Definition 2.3. We say that the association between Y and Z is purely spurious if Y ⊥ X | $X_Z^⊥, Z$ . That is, if the dashed-line association did not exist (removed by conditioning on Z) then the part of X that is not influenced by Z would suffice to estimate Y .
With that language, many existing works focus purely spurious features.
Observable Signatures of Counterfactually Invariant Predictors
How the counterfactually invariant predictors be like? It depends only on $X_Z^⊥$, intuitively. To formalize that idea, we should first show that such a $X_Z^⊥$ is well-defined.
Lemma 3.1. Let $X_Z^⊥$ be a X -measurable random variable such that, for all measurable functions f , we have that f is counterfactually invariant if and only if f(X) is $X_Z^⊥$ -measurable. If Z is discrete then such a $X_Z^⊥$ exists.
Now counterfactually invariant predictors are defined as $X_Z^⊥$-measurable functions.
Theorem 3.2. If f is a counterfactually invariant predictor:
- Under the anti-causal graph, f(X) ⊥ Z | Y .
- Under the causal-direction graph, if Y and Z are not subject to selection (but possibly confounded), f(X) ⊥ Z.
- Under the causal-direction graph, if the association is purely spurious , and Y and Z are not confounded (but possibly selected), f(X) ⊥ Z | Y .

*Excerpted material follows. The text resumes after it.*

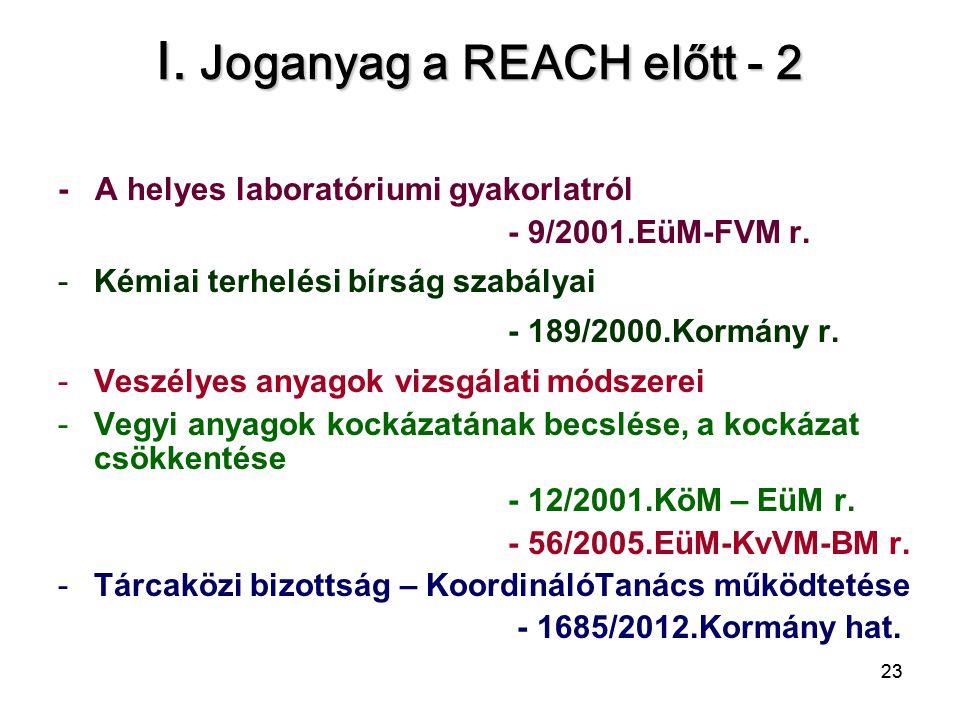 I. Joganyag a REACH előtt - 2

The procedure is then: if the data has causal-direction structure and the Y ↔ Z association is due to confounding, add the marginal regularization term to the the training objective. If the data has anti-causal structure, or the association is due to selection, add the conditional regularization term instead.
A key point is that the regularizer we must use depends on the true causal structure. The conditional and marginal independence conditions are generally incompatible . Enforcing the condition that is mismatched to the true underlying causal structure may fail to encourage counterfactual invariance, or may throw away more information than is required.

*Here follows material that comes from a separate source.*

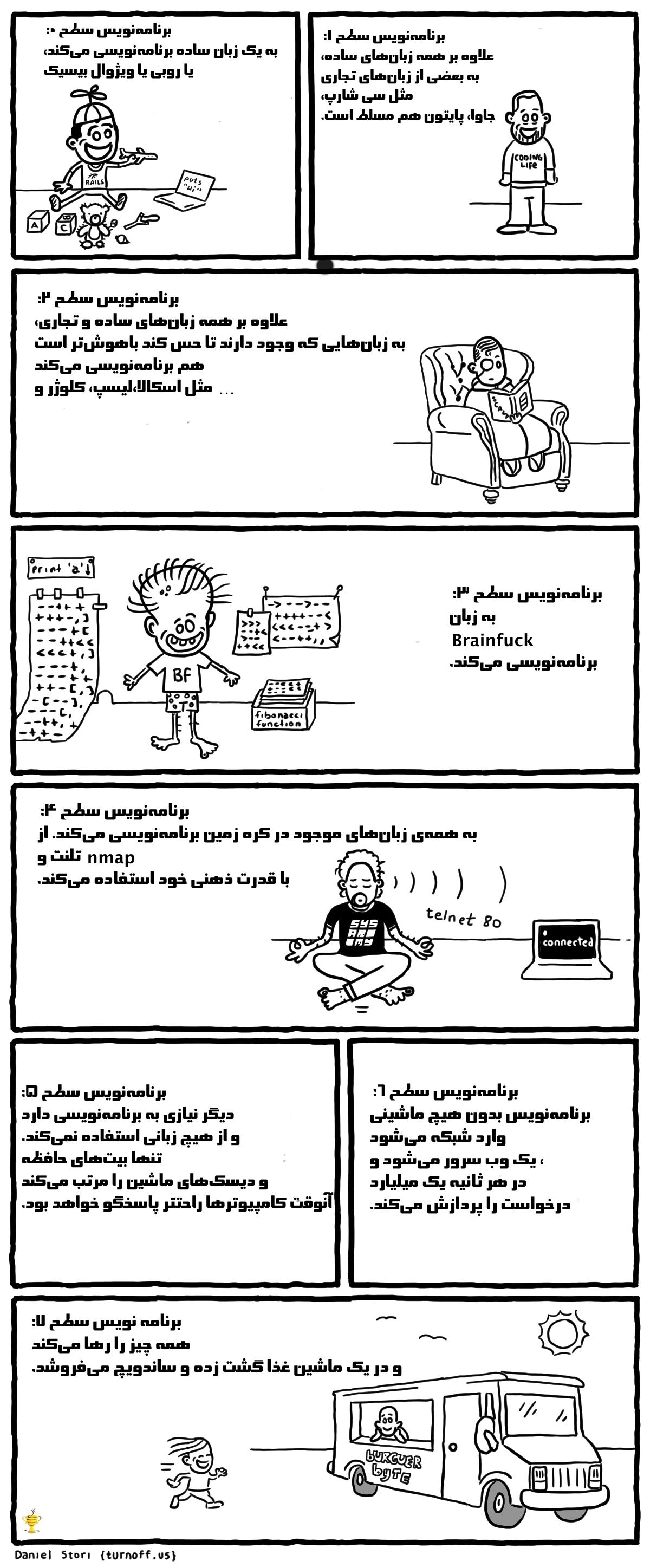 programmer-levels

How counterfactual invariance relates to OOD accuracy
- First, we must articulate the set of domain shifts to be considered. In our setting, the natural thing is to hold the causal relationships fixed across domains, but to allow the non-causal (“spurious”) dependence between Y and Z to vary. We want to capture spurious domain shifts by considering domain shifts induced by selection or confounding.
- Changes to the marginal distribution of Y will affect the risk of a predictor, even in the absence of any spurious association between Y and Z. Therefore, we restrict to shifts that preserve the marginal distribution of Y .
Definition 4.1. (causally compatible) We say that distributions P, Q are causally compatible if both obey the same causal graph, P(Y ) = Q(Y ), and there is a confounder U and/or selection conditions S, S ̃ such that P=$\int$X,Y,Z | U,S=1)dP ̃(U) and Q=$\int$(X,Y,Z | U,S ̃=1)dQ ̃(U) for some P ̃ ( U ) , Q ̃ ( U ) .
Theorem 4.2. Suppose that the target distribution Q is causally compatible with the training distribution P. Suppose that any of the following conditions hold:
1.the data obeys the anti-causal graph
- the data obeys the causal direction graph, there is no confounding (but possibly selection), and the association is purely spurious, or
- the data obeys the causal-direction graph, there is no selection (but possibly confounding), the association is purely spurious and the causal effect of $X^⊥_Z$on Y is additive.
Then, the training domain counterfactually invariant risk minimizer is also the target domain counterfactually invariant risk minimizer.
Remark 4.3. The causal case with confounding requires an additional assumption (additive structure) because, e.g., an interaction between confounder and $X^⊥_Z$ can yield a case where $X^⊥_Z$ and $Y$ have a different relationship in each domain (whence, out-of-domain learning is impossible).